> [課題] 本文の「2024年7月18日、「心連」から「最初に国際交流基金の佐藤百合理事による主催者挨拶が行われた。」までの箇所を、「ホストファミリー」を「受け入れ家庭」に置き換えて書き直してください。

参加者インタビュー
Interviewインタビュー 「心連心:中国高校生長期招へい事業」第15期生 帰国前報告会&レセプションレポート【前編】
Vol.72 『日本で経験したことは、一生涯の宝物』
2024年7月18日、「心連心:中国高校生長期招へい事業」第15期生たちの留学プログラムを締めくくる、帰国前報告会と帰国前歓送レセプションが東京の都市センターホテルで開催されました。中国人留学生たちは10か月の日本での留学生活の中でどのような活動を行い、何を考え、どのような成長したのか。前編では帰国前報告会の模様をリポートします。
温かい拍手で迎えられた「心連心:中国高校生長期招へい事業」第15期生9名が、晴れやかな表情で会場の前に並んだ。
来賓の中には留学生がお世話になったホストファミリーの家族や、留学生が10か月間通った学校の先生の姿もあった。
最初に国際交流基金の佐藤百合理事による主催者挨拶が行われた。

> [項目一覧]
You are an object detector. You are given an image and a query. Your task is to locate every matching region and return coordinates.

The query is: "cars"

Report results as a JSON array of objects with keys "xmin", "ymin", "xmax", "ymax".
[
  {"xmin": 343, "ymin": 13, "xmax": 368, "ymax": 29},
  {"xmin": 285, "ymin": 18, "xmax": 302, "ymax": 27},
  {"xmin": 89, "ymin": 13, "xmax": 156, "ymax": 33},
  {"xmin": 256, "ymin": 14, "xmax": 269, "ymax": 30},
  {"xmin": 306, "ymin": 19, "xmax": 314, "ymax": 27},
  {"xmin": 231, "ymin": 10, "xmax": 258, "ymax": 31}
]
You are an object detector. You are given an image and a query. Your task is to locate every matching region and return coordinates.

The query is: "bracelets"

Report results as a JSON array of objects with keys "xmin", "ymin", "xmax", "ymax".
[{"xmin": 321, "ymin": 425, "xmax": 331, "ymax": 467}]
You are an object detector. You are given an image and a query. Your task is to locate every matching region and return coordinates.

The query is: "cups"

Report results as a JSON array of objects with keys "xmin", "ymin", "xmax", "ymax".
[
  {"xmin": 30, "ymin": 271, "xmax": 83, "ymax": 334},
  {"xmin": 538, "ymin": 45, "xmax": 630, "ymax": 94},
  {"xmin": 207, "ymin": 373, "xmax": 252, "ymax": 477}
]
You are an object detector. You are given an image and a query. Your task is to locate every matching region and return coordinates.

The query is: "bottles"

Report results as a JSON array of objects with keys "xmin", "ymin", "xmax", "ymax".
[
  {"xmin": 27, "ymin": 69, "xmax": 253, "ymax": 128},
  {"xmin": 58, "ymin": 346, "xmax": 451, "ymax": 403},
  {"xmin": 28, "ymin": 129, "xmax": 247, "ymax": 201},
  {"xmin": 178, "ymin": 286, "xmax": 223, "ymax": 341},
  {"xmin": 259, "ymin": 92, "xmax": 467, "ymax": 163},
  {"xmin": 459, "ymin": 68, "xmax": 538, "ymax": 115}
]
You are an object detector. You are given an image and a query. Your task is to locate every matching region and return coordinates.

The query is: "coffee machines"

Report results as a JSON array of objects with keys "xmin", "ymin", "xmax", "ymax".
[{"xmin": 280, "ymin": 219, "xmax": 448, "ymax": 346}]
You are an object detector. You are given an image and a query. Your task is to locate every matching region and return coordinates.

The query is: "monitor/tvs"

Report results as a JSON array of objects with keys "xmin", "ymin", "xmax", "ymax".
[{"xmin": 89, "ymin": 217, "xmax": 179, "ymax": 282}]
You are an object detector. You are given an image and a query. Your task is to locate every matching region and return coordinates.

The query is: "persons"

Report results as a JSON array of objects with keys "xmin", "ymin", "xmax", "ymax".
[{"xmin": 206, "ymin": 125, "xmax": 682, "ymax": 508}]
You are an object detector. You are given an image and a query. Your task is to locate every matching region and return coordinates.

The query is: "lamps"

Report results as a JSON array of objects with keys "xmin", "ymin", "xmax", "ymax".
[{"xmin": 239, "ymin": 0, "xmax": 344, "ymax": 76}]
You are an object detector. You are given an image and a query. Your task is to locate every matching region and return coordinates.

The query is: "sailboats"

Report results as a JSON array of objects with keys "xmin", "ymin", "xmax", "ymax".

> [解答]
2024年7月18日、「心連心:中国高校生長期招へい事業」第15期生たちの留学プログラムを締めくくる、帰国前報告会と帰国前歓送レセプションが東京の都市センターホテルで開催されました。中国人留学生たちは10か月の日本での留学生活の中でどのような活動を行い、何を考え、どのような成長したのか。前編では帰国前報告会の模様をリポートします。
温かい拍手で迎えられた「心連心:中国高校生長期招へい事業」第15期生9名が、晴れやかな表情で会場の前に並んだ。
来賓の中には留学生がお世話になった受け入れ家庭の家族や、留学生が10か月間通った学校の先生の姿もあった。
最初に国際交流基金の佐藤百合理事による主催者挨拶が行われた。